§ **DATA LINES**
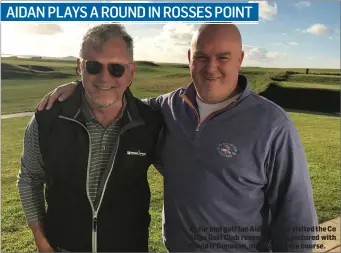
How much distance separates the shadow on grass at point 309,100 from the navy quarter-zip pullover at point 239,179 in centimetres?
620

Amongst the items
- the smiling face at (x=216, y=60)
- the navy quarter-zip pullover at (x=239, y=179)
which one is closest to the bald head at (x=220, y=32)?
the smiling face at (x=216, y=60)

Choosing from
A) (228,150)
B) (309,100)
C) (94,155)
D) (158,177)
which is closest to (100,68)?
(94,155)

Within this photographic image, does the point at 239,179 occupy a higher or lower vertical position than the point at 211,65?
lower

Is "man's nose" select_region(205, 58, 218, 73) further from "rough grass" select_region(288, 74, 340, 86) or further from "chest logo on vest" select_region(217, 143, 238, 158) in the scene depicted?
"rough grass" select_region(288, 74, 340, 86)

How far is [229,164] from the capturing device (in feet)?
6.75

--

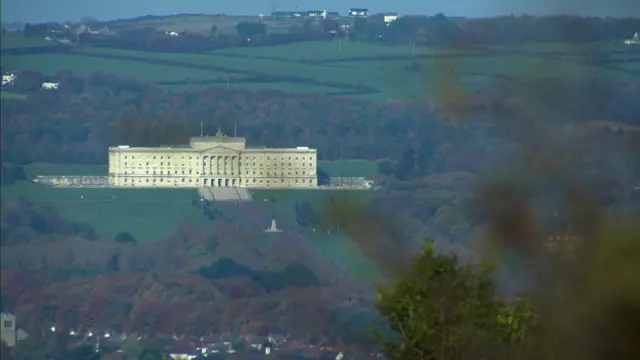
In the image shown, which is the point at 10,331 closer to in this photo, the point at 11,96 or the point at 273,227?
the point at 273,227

---

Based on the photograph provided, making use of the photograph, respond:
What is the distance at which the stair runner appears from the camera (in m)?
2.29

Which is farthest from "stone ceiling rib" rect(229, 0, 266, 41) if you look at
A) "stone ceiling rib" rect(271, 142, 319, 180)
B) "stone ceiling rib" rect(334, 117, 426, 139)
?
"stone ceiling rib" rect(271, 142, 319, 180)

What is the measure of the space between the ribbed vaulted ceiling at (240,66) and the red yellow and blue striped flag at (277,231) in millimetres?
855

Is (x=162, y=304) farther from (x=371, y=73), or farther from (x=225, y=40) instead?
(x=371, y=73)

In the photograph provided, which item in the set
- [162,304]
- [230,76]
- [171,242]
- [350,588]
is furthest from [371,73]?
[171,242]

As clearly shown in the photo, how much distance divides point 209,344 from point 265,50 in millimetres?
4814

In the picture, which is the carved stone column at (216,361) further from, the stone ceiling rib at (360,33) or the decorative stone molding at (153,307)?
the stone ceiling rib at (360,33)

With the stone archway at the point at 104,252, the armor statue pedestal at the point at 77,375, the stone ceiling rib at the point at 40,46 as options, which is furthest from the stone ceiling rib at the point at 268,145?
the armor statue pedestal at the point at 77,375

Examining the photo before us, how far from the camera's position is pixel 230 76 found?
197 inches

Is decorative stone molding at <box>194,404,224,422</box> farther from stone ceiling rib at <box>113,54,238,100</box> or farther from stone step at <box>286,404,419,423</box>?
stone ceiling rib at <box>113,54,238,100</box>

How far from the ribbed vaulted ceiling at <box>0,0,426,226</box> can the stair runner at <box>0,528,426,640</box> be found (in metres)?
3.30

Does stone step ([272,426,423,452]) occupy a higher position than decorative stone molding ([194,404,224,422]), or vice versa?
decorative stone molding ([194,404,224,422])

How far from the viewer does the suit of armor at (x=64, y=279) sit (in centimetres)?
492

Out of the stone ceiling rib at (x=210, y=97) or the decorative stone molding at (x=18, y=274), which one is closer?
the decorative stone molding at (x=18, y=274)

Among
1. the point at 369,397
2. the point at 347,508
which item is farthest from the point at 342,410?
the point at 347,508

§ **WHAT IS ASKED**
Which lines in the records contain the word "armor"? Copy each of those lines out.

§ **RESPONSE BELOW**
With the stone archway at the point at 104,252, the armor statue pedestal at the point at 77,375, the stone ceiling rib at the point at 40,46 as options, which is furthest from the stone ceiling rib at the point at 268,145?
the armor statue pedestal at the point at 77,375
How far from the viewer does the suit of armor at (x=64, y=279) sit (in centimetres)?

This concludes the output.